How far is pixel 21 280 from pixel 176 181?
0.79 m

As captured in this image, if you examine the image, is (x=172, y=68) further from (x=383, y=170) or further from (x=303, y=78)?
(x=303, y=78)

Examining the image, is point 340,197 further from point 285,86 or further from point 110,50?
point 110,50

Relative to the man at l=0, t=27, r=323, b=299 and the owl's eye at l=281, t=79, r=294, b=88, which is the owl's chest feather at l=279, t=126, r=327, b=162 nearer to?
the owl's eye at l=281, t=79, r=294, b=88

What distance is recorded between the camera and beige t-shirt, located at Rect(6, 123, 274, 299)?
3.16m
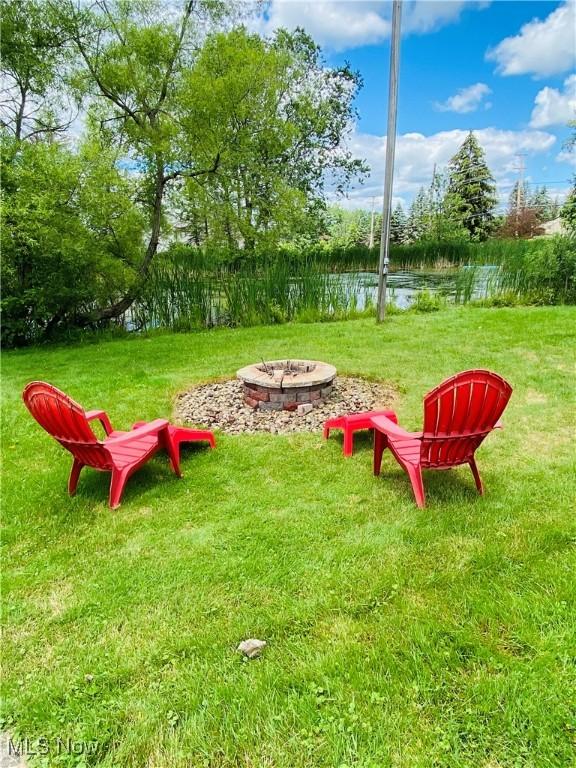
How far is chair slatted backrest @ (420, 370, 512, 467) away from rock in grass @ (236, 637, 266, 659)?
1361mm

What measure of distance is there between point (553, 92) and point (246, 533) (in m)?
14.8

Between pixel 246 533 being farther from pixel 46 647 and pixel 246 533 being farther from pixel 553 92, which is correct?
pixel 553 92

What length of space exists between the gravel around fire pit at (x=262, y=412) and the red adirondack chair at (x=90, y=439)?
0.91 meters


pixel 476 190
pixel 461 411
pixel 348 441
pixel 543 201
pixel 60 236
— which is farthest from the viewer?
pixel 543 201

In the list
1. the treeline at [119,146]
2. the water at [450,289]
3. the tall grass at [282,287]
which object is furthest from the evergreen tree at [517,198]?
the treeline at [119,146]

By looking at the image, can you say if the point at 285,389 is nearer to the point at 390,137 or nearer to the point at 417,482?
= = =
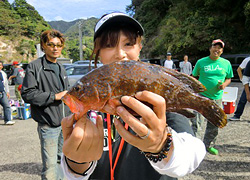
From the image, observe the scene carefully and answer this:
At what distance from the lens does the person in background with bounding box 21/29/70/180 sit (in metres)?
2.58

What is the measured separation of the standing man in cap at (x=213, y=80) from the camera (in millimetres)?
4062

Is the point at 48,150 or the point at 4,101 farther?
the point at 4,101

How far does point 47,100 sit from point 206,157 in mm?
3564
= = =
Requirements -> Starting with the line containing "Examining the image, is" and going on through the line containing "0.91 meters", write that part of the material again with "further" changed to "farther" and nothing else altered. Leave the pictures out.

Completed exercise ->
Examining the image, is point 340,197 farther from point 285,86 or farther from point 110,50?
point 110,50

Relative to the man at l=0, t=27, r=323, b=299 and the owl's eye at l=281, t=79, r=294, b=88, which is the owl's chest feather at l=279, t=126, r=327, b=162 nearer to?
the owl's eye at l=281, t=79, r=294, b=88

What distance is recorded between the camera and beige t-shirt, located at Rect(6, 123, 274, 299)?
3.16m
How far is chair slatted backrest @ (420, 370, 512, 467) away from rock in grass @ (236, 637, 266, 659)?
1361mm

What measure of distance is there between point (553, 92) and point (246, 533) (in m)?
14.8

Between pixel 246 533 being farther from pixel 46 647 and pixel 246 533 being farther from pixel 553 92, which is correct?
pixel 553 92

What length of space exists between the gravel around fire pit at (x=262, y=412) and the red adirondack chair at (x=90, y=439)?
0.91 meters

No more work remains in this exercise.